2. Science-fiction utopique et malentendu littéraire

Ensuite, l’utopie contemporaine, en s’hybridant avec la science-fiction, est l’objet de reconfigurations formelles sur le plan de sa mise en récit et de sa lecture, tendant toutes les deux à une introduction du « malentendu littéraire », soit d’une perturbation des liens entre mots et choses, corps et significations : ce malentendu, pour Rancière, « travaille le rapport et le compte […] en suspendant les formes d’individualité par lesquelles la logique consensuelle noue les corps aux significations. […] [Il] cré[e] des formes d’individualité nouvelles qui défont les correspondances établies entre états de corps et significations » (Rancière 2007, 52).

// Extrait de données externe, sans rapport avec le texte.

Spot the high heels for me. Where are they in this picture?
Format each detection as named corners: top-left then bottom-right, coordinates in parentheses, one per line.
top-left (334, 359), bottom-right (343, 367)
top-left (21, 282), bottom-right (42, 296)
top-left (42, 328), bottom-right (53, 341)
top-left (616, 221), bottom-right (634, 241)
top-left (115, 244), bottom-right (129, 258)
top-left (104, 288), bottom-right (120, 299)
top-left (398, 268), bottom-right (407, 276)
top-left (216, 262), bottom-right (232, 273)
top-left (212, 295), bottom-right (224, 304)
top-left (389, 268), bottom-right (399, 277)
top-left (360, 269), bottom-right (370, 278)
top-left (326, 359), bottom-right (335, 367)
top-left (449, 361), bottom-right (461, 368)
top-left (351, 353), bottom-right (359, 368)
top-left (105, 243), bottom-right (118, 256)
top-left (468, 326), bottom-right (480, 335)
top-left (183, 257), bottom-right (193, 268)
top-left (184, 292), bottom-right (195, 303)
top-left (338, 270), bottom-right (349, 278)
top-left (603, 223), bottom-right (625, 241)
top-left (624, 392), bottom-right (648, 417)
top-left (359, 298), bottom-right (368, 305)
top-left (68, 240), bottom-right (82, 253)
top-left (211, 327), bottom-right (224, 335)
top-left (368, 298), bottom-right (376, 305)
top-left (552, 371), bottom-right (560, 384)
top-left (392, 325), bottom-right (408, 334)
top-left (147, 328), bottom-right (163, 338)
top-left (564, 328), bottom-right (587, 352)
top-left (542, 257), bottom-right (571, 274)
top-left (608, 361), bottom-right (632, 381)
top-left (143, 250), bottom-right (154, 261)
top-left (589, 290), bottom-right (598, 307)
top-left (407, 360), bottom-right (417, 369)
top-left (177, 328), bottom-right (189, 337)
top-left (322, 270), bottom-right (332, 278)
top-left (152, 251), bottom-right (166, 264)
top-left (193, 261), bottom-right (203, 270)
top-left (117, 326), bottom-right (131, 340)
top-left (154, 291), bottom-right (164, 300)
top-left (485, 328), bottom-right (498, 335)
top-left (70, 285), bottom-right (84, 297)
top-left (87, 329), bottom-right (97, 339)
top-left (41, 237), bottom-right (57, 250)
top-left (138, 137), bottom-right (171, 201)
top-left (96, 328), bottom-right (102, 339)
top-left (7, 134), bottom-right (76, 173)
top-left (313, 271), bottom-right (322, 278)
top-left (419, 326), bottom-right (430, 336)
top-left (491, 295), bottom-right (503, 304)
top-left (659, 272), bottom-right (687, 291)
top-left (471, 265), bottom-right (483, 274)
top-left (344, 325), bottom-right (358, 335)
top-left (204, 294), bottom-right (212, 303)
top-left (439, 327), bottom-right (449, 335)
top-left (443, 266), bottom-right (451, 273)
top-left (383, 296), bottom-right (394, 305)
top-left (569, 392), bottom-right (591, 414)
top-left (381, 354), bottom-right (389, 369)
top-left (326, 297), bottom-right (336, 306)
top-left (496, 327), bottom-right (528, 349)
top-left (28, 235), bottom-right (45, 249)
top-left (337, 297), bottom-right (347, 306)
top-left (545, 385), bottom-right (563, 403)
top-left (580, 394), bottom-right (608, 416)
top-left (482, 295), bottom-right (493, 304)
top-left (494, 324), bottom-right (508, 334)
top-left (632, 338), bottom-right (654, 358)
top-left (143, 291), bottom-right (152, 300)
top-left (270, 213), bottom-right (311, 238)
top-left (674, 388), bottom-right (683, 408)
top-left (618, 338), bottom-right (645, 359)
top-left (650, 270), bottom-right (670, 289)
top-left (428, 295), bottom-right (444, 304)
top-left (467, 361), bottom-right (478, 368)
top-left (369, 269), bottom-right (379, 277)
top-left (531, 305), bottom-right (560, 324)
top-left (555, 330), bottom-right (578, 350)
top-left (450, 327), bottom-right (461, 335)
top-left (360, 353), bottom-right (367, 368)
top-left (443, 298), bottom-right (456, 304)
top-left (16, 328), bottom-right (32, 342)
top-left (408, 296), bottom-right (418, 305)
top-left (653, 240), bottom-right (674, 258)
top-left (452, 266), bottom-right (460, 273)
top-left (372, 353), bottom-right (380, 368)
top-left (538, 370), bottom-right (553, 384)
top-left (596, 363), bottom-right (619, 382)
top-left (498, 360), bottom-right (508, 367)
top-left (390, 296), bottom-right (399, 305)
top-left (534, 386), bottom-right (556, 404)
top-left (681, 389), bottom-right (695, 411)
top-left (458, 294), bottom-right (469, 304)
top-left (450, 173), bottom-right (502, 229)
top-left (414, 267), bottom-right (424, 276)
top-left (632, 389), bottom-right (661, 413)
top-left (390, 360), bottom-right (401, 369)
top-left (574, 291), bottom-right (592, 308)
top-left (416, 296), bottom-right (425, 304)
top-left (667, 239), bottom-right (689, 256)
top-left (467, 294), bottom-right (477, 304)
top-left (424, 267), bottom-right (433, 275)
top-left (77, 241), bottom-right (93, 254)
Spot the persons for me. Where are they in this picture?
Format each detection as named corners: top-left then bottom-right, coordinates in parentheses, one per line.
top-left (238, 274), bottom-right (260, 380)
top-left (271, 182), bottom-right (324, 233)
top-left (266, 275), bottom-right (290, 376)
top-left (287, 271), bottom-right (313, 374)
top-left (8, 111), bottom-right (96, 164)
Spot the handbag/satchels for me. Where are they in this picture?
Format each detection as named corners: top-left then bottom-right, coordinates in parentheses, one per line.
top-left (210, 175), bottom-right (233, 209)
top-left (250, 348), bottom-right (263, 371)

Dans le roman Visite de Li-Cam, on suit une société après un « Grand Déclin » caractérisé par des écocides ainsi que des crises sociales, et dans laquelle la communauté humaine a réussi à éviter la catastrophe grâce à un changement drastique de mode de vie signant l’entrée dans l’« Écoume », organisation politique respectueuse de l’entièreté du vivant et de la Terre en vue de leur guérison. Quelques années plus tard, on suit plus particulièrement le quotidien de plusieurs individus et leur manière d’expérimenter une perte de repère à la suite de l’irruption inexplicable dans le système solaire d’une nouvelle planète, Sitive. Ce changement de paradigme expérimenté par les protagonistes se voit redoublé tout au long de l’œuvre du côté des lecteur·ices par l’utilisation dans la narration d’un langage neutre déhiérarchisant et dénormalisant les genres, tournant linguistique opéré également à l’intérieur de la diégèse.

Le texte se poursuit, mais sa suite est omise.